-- Source data start --

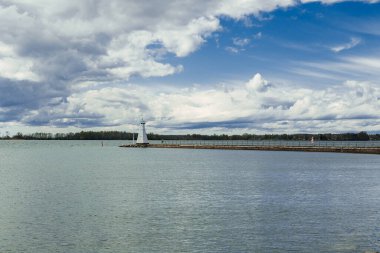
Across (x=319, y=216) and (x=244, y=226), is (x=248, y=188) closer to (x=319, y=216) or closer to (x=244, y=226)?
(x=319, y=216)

-- Source data end --
-- Source data start --

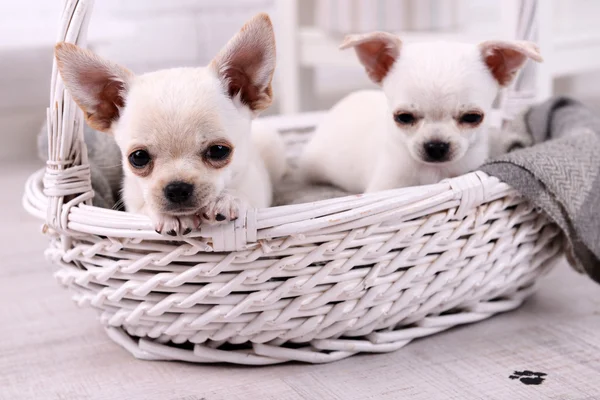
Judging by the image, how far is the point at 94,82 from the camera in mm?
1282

-- Source data end --
-- Source data start --

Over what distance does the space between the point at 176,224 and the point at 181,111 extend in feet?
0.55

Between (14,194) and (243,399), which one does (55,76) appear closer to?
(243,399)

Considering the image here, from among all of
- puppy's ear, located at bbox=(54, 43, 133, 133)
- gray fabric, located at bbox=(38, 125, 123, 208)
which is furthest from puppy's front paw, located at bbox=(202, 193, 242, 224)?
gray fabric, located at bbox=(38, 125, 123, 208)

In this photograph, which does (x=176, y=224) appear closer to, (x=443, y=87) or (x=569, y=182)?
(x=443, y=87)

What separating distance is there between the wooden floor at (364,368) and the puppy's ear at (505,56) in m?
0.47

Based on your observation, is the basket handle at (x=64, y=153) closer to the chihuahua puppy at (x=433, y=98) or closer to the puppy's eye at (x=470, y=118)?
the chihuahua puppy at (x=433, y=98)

-- Source data end --

Set problem
From the entries above, copy out each line that contains the word "closer".

Response to this exercise
Across (x=319, y=216) and (x=244, y=226), is (x=248, y=188) closer to (x=319, y=216) or closer to (x=244, y=226)?
Between (14,194) and (243,399), which one does (55,76) appear closer to?
In this photograph, which does (x=176, y=224) appear closer to, (x=443, y=87) or (x=569, y=182)?
Based on your observation, is the basket handle at (x=64, y=153) closer to the chihuahua puppy at (x=433, y=98) or closer to the puppy's eye at (x=470, y=118)?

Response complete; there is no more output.